De allí la importancia disuasora de tener un arma que tenga una alta capacidad destructiva pero no las consecuencias que produciría el uso de armamento atómico. Fue la idea básica para desarrollar la GBU-43/B. Massive Ordnance Air Blast (Explosión aérea de artillería masiva), con un altísimo poder de fuego pero un escalón antes de la bomba que se lanzó sobre Hiroshima en 1945. La sigla en inglés, MOAB, remite y no por casualidad, a Mother of all battles, la madre de todas las batallas, en referencia a una frase de Hussein que hizo historia en los primeros días de la invasión a Irak.

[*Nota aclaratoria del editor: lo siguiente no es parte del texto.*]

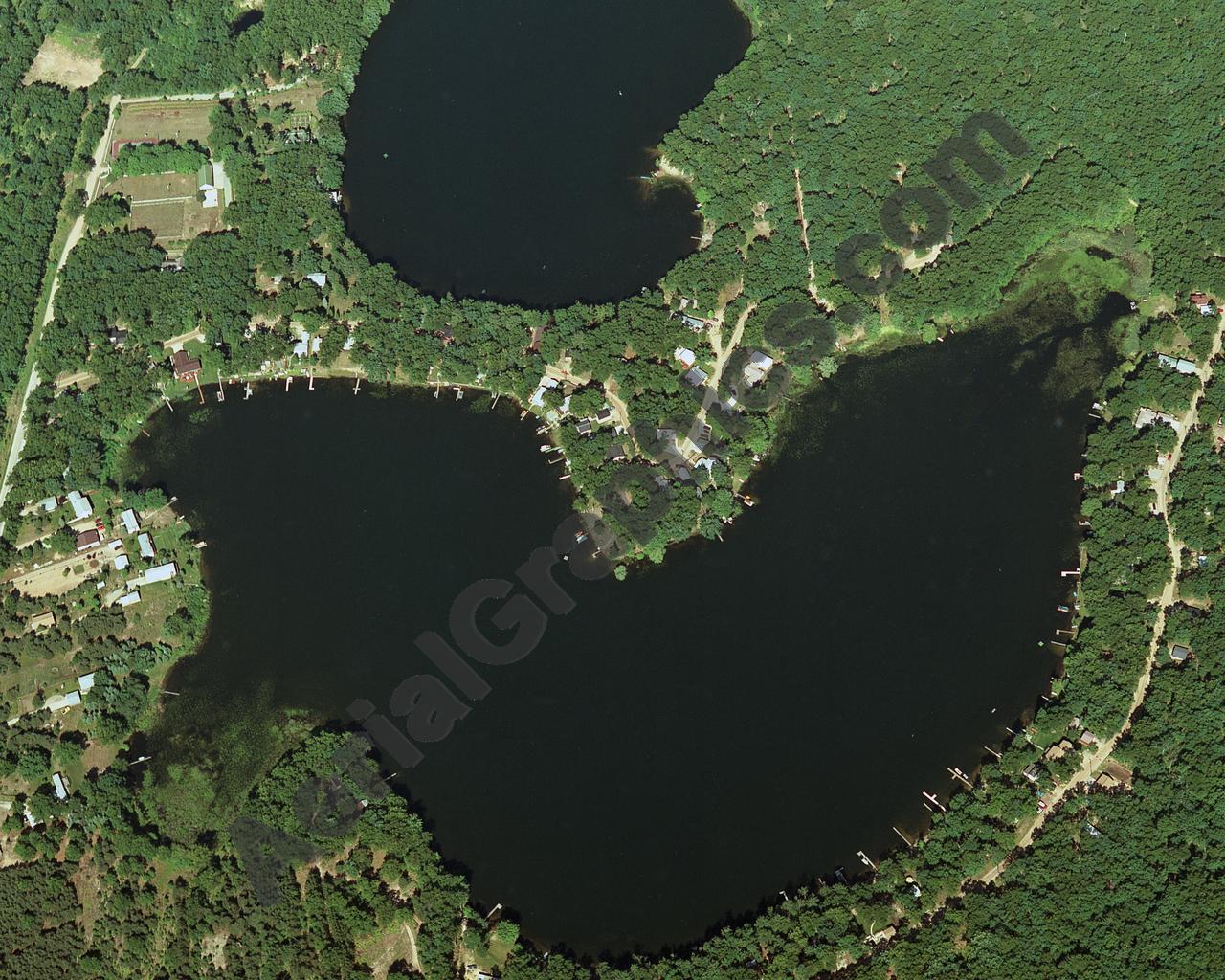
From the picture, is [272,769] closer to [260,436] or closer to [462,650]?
[462,650]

Afganistán, por otro lado, es un escenario adecuado para semejante intervención, ya que la situación permanece estancada desde hace años y crecen las voces dentro de EE UU que reclaman reconocer que la guerra no se pudo ganar. Y una guerra que no se gana, se sabe, es porque se pierde. El antecedente de Vietnam todavía pesa en el orgullo de ese país y quizás Trump pudiera ser el más indicado para reconocer una derrota, como Richard Nixon lo fue en los ’70 para proponer la rendición en el sudeste asiático. De ser así, la MOAB podría ser como el brillo agónico de una supernova. Más aun pesa la certeza de que son varios los imperios que no pudieron conquistar Afganistán a lo largo de la historia. El último que chocó fue la Unión Soviética, que aceleró su inesperado final con la invasión de 1979, que culminó con un fiasco. Y, para sumar otro detalle, los túneles destruidos por la MOAB habían sido construidos durante la ocupación soviética por los talibanes, que entonces tenían apoyo estadounidense.

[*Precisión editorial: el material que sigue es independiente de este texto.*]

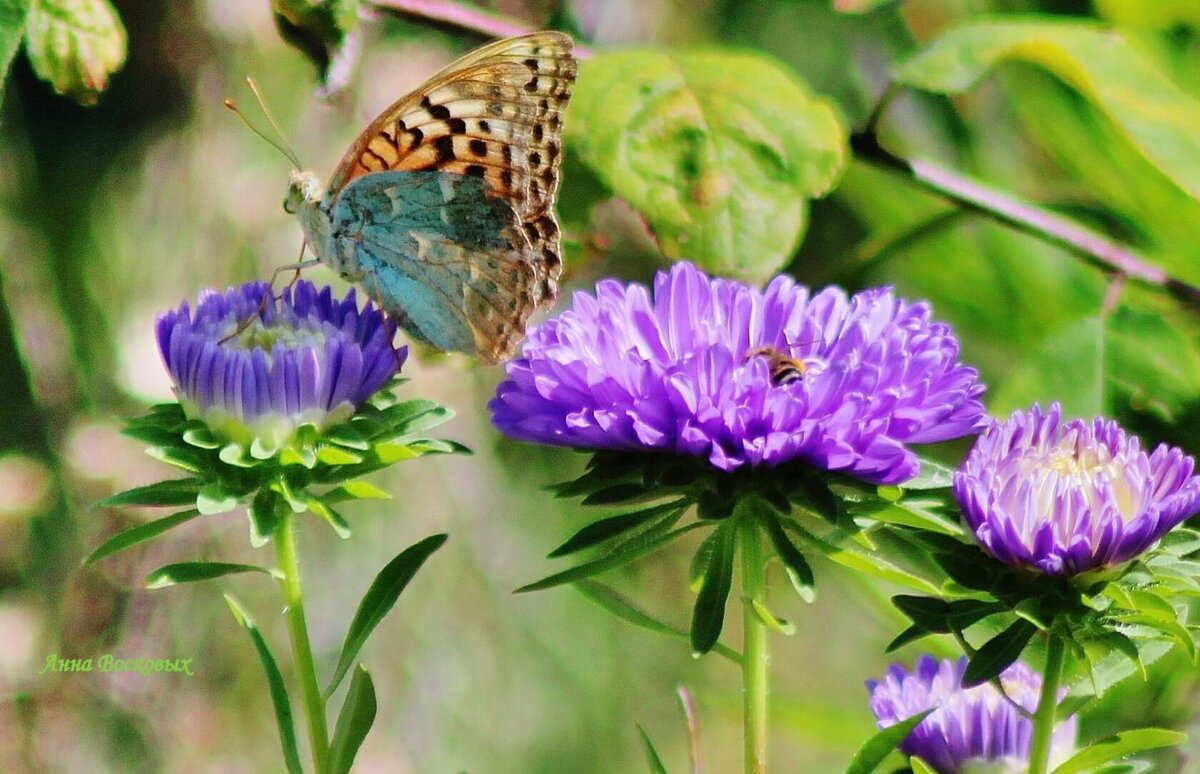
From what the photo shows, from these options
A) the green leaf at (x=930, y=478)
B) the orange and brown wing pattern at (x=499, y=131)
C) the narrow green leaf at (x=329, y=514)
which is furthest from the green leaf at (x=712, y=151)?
the narrow green leaf at (x=329, y=514)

Por otro lado, la coincidencia de estos acontecimientos tanto en Siria como en Afganistán y el encuentro de Trump con el presidente chino Xi Jinping y el de su canciller con Putin debería entenderse como la concreción de una entente para el reparto del poder mundial. Una suerte de Conferencia de Yalta en pequeña escala.
A nadie escapa que los ataques de los últimos días fueron anunciados previamente a ambos líderes, que reaccionaron con una mesura incomprensible si el contexto fuera de escalada bélica. Y que en ambos casos, Washington se involucra en el combate al Estado Islámico y el extremismo islámico, un objetivo común con Moscú y también con Beijing, que en la provincia de Xinjiang enfrenta la resistencia de la población uigur, de fe musulmana. «
Terrorismo de exportación
La persecución al Estado Islámico tanto en Siria como en Irak y Afganistán deja como consecuencia, según analistas, la extensión del terrorismo hacia Europa. De acuerdo con esta caracterización del conflicto, si los yihadistas, que pretendían crear un Estado en los territorios que llegaron a ocupar, son perseguidos, darán golpes en otros lugares para demostrar una posición de fuerza que los hechos no parecen corroborar.

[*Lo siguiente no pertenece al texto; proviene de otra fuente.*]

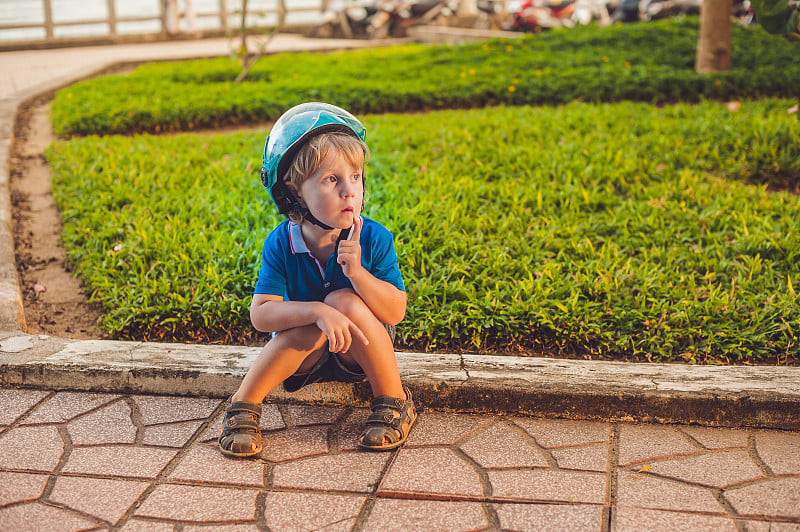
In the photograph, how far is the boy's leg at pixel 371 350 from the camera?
7.58 ft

Así se interpreta el atentado con un camión que arremetió contra los transeúntes en Estocolmo la semana pasada. El presunto autor del ataque, Rajmat Akilov, de origen uzbeco, habría sido reclutado por EI en Suecia, donde había emigrado y trabajaba en la construcción.
El domingo pasado, dos ataques reivindicados por EI en iglesias coptas de Alejandría y Tanta dejaron un saldo de unas 45 personas muertas. Los atentados se produjeron a tres semanas de la primera visita del papa Francisco a Egipto que, de no mediar cambios, será el 28 y 29 próximos.
Este retroceso del EI, que en muy poco tiempo llegó a ocupar el 20% del territorio sirio y el 47% de Irak, se da luego de que Washington comenzó a retraerse en la región en el marco de las presidenciales de 2016. Eso podría contarse como prueba del apoyo a esos grupos extremos con tal de derrocar a Bashar al Assad. Según el expremier iraquí Nuri al Maliki, el EI también tenía detrás a Arabia Saudita, Catar, Kuwait y los Emiratos Árabes Unidos.